I hate to say this but you gave that calf colostrum too late. You should have tubed her right off when she wouldn't take the bottle that morning that she was born. Right now all you can do is slowly switch over to normal milk replacer--stop with the colostrum, as it's doing her no good anymore--and try to get her to accept the nipple both from the bottle and the cow (even if it means confining the cow so that she doesn't move or try to kick at the calf when the calf tries to suckle) in the mean time. Usually calves are bottle-fed every 12 hours, even at this age. But keep her in contact with the dam and try to get her and her dam hooked up so it reduces the load on you to have to feed the calf all the time. The calf won't hate you, neither will the cow, you just have to be persistent and consistent all the time, no matter how hard this may get.

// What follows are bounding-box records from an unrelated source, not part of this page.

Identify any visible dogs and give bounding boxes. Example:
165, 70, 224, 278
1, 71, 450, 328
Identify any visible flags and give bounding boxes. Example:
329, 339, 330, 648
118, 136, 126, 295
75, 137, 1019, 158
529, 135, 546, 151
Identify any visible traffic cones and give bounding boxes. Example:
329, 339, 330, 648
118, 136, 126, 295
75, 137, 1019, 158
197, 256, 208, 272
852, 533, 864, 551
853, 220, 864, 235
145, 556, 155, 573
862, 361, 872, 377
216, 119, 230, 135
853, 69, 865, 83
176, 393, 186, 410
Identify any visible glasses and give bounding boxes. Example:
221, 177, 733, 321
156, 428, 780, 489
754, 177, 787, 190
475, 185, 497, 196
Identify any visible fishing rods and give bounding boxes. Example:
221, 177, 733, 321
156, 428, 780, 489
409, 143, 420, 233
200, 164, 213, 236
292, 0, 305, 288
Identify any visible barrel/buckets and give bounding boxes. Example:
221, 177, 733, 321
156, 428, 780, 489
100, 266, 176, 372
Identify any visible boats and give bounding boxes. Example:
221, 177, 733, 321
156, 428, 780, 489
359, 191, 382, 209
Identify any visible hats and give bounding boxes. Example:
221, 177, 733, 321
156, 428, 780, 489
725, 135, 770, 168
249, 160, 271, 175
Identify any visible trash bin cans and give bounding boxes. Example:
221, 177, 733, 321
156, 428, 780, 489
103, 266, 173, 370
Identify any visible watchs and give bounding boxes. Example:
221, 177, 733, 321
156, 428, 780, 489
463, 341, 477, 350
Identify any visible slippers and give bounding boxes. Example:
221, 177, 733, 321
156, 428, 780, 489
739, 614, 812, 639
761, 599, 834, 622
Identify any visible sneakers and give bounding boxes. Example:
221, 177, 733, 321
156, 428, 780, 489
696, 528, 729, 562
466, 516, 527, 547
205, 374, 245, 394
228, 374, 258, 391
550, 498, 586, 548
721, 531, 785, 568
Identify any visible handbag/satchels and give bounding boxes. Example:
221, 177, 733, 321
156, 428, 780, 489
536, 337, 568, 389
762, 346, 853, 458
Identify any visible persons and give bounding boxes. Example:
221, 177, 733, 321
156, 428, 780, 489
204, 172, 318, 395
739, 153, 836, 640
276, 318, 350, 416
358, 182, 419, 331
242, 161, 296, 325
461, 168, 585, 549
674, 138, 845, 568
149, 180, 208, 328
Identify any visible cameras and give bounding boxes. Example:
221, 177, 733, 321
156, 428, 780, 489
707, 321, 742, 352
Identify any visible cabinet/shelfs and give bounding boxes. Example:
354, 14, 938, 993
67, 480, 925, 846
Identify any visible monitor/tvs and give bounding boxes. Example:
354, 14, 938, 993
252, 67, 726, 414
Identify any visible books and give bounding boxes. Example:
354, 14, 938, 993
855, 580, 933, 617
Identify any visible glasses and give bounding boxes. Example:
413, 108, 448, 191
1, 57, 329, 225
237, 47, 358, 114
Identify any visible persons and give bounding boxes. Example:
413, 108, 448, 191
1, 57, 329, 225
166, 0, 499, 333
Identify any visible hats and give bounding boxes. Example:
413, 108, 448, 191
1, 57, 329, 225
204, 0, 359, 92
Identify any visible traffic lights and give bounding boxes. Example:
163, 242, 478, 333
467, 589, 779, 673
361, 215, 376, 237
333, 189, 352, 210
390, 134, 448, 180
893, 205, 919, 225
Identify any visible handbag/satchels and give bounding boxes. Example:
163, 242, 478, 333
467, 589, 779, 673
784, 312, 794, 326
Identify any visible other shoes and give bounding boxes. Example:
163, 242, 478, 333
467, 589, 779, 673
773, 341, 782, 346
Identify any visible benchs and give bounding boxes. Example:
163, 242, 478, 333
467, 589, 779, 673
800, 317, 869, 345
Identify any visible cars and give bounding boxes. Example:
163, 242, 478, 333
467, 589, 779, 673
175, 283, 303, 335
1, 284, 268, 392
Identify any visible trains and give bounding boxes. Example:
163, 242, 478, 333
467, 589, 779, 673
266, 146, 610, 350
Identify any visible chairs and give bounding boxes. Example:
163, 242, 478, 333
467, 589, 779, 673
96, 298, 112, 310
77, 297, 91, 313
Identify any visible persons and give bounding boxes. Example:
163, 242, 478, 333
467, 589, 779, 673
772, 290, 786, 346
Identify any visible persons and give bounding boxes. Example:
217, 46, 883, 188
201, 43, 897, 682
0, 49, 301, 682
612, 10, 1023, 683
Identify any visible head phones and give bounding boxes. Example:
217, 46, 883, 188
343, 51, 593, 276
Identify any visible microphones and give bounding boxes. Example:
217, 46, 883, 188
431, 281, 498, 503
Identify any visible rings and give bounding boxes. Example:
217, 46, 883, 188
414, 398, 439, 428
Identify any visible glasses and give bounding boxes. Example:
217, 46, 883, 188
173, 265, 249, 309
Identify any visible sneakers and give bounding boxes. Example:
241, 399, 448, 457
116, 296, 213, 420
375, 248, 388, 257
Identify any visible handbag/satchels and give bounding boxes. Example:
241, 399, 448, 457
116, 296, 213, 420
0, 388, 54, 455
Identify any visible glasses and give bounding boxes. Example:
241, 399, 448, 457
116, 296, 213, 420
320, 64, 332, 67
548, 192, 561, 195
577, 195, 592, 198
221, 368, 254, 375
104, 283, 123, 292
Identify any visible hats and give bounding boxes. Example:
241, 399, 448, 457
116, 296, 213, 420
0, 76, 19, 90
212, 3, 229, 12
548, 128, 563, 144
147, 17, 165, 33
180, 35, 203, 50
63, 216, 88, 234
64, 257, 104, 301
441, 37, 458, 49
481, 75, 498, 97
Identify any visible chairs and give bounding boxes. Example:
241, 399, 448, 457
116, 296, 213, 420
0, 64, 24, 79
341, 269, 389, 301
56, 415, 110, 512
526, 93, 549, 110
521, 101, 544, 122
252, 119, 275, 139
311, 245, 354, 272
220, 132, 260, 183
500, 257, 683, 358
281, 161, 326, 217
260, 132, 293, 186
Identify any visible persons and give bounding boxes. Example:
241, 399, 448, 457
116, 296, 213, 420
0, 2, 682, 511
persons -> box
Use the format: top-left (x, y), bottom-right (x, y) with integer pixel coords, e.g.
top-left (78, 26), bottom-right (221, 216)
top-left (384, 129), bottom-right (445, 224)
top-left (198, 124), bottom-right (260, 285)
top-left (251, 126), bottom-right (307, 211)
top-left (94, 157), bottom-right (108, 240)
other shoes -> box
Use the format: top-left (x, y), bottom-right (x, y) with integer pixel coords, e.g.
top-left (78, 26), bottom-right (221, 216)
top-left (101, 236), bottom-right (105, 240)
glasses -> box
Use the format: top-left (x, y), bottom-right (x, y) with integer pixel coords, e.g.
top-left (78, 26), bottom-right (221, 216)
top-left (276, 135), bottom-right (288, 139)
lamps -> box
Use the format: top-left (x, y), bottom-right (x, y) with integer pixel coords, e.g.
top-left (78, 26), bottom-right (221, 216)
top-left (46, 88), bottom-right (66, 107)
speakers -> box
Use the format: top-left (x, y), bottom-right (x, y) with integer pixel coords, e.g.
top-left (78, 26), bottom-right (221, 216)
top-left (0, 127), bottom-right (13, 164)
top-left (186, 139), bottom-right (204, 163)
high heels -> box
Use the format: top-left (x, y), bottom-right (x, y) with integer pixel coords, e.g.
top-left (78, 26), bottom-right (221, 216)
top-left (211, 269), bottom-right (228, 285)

As for how much, the label on the milk replacer bag should tell you. Usually you'd feed around 2 quarts per feeding, though for this itty bitty calf you may want to reduce it to half that, just see how she does with that.

And don't worry about her being thin. Calves always come out of the womb looking like that. She'll fill out with time.


----------



## PoultryQueen101 (Aug 14, 2014)

I agree with WildRoseBeef. Never had cattle, but im pretty sure it sounds right.


----------



## CatCow (Aug 14, 2014)

Ok, we've got her on a milk replacement now. Since she is smaller, would she benefit from 3 smaller feedings? I'm a stay at home mom, so I don't mind multiple feedings if it would be better. Mom was already pregnant when we got her; we've only had her about 3 months. She wasn't handled a lot & is skittish - even if we had a chute, we'd have a hell of a time trying to get her into it. Do you think the nipple on the bottle is too big (it's a regular size that holds 2 quarts)?


----------



## WildRoseBeef (Aug 15, 2014)

If she can latch on and suckle from it, then it's not too big. If it is, then try a lamb nipple. 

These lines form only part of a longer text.